Search companies keep the IP addresses of their users for a period before making them anonymous. Before that, the information is used alongside other data, such as search queries, to improve relevance of search results and target advertising to the user, among other reasons.
"Ultimately, the search engine that has access to the most data is able to improve the relevance of its search results, which provides more consumer value and gives the company a competitive advantage," Vassallo said.
Microsoft said it would make the change only if other search companies also cut the time they retain data, prior to anonymisation.
"What we've done since April is evaluate the multiple uses of search data to ascertain if we can, in time, move to a six-month timeframe," Peter Cullen, Microsoft's chief privacy strategist, said in the statement. "Our answer is yes, we can, but we don't believe it makes sense for us to make this change until our competitors also commit to meeting this higher standard with respect to both the method and timeframe for anonymisation."
Rival search and advertising company Google announced in September it was halving its data-retention period, from 18 months to nine. However, Microsoft said Google would need to reduce that period to six months to overcome "competitive challenges".






Talkback
OK. Its nice that everybody is talking advertising "dis-armament". How does Vint Cerf or Joe Bureaucrat verify that they've anonymised their collected data? What's to keep them from ftp-ing it to the US or Kuala-Lampur and continue to use it?
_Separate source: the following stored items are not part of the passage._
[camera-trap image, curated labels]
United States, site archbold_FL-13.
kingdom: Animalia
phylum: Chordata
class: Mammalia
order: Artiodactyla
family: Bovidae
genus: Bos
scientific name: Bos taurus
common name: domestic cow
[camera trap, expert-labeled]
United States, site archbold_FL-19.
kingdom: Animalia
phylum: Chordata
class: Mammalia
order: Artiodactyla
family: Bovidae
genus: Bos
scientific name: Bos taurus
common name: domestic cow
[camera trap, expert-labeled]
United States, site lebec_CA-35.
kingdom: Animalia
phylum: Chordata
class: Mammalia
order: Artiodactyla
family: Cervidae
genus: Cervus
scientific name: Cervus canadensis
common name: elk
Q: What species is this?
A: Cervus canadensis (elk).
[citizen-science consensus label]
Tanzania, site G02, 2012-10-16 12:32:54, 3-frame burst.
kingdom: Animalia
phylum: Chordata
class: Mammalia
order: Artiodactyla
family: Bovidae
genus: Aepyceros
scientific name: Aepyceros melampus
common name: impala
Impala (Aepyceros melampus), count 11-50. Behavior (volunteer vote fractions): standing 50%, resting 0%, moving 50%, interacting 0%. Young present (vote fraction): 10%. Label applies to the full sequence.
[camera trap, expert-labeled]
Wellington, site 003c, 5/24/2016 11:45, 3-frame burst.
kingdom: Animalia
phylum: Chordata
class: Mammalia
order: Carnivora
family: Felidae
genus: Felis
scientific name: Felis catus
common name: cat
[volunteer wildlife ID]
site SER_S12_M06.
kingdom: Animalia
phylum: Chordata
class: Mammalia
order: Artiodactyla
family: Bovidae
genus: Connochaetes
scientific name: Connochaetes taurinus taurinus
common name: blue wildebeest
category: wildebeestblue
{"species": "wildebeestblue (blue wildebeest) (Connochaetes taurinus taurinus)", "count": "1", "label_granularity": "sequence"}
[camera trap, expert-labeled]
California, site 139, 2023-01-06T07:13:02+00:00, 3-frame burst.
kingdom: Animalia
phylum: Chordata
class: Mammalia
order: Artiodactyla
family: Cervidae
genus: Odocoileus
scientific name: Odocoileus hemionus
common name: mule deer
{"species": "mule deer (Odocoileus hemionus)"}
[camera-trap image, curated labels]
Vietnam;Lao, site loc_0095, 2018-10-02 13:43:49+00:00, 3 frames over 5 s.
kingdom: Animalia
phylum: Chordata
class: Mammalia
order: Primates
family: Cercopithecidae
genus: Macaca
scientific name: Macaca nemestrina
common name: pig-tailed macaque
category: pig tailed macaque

How does the EU plan on making it stick?
If I'm in the habit of looking at Google or Microsoft search pages over and over, does the 6 months start on the first look at a page or the last? Somebody in the EU government going to be keeping track of when I'm on or off the search engines? Are they going to be keeping track of only European search engine websites?
This is an idiot's response(Microsoft) to another idiot's regulation (the EU). I suppose you should expect that from a confederation based on a 300 PAGE constitution!
I supose if you search the same pages every day, then the retention of your search data will be permanent by default. At least I think that is the most likley senario.
It is a totally un-enforceable regulation. Somebody at the EU is trying to justify his paycheck.